[Lines excerpted from a collection]

++++++++

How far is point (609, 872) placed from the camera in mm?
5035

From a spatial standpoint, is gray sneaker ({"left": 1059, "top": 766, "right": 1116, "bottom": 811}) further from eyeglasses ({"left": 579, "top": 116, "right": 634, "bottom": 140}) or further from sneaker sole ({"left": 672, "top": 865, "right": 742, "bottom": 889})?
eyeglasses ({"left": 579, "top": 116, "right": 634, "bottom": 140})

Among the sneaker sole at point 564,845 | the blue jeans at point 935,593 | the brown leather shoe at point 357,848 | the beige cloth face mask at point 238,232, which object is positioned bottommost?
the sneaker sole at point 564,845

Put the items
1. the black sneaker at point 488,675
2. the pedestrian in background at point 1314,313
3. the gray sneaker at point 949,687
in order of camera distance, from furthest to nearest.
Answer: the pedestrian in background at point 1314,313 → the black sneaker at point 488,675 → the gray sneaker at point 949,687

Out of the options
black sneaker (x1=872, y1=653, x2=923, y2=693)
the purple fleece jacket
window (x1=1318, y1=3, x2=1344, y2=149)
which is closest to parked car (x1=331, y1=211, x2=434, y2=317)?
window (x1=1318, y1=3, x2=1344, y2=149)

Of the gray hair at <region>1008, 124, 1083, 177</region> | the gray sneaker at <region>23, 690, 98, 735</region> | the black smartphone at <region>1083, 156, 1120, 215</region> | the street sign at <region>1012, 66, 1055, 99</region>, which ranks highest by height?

++++++++

## [Stated exercise]
Rewrite all of the lines above, substituting "suede" for "leather" and leaving everything else unchanged.

## [Result of this task]
How far is point (609, 872) placed from the camera in mm?
5035

From a spatial standpoint, is gray sneaker ({"left": 1059, "top": 766, "right": 1116, "bottom": 811}) further from eyeglasses ({"left": 579, "top": 116, "right": 634, "bottom": 140}) or further from sneaker sole ({"left": 672, "top": 865, "right": 742, "bottom": 889})?
eyeglasses ({"left": 579, "top": 116, "right": 634, "bottom": 140})

Among the sneaker sole at point 564,845 | the blue jeans at point 935,593 | the brown suede shoe at point 357,848 | the beige cloth face mask at point 238,232, which object is positioned bottommost?
the sneaker sole at point 564,845

Put the items
1. the black sneaker at point 488,675
2. the pedestrian in background at point 1314,313
3. the gray sneaker at point 949,687
in order of camera distance, from furthest to nearest.
Answer: the pedestrian in background at point 1314,313 → the black sneaker at point 488,675 → the gray sneaker at point 949,687

Out of the options
black sneaker (x1=872, y1=653, x2=923, y2=693)
the purple fleece jacket
window (x1=1318, y1=3, x2=1344, y2=149)
which is closest to parked car (x1=331, y1=211, x2=434, y2=317)?
window (x1=1318, y1=3, x2=1344, y2=149)

Of the gray hair at <region>1008, 124, 1083, 177</region> | the gray sneaker at <region>23, 690, 98, 735</region> | the black smartphone at <region>1083, 156, 1120, 215</region> | the street sign at <region>1012, 66, 1055, 99</region>, which ranks highest by height?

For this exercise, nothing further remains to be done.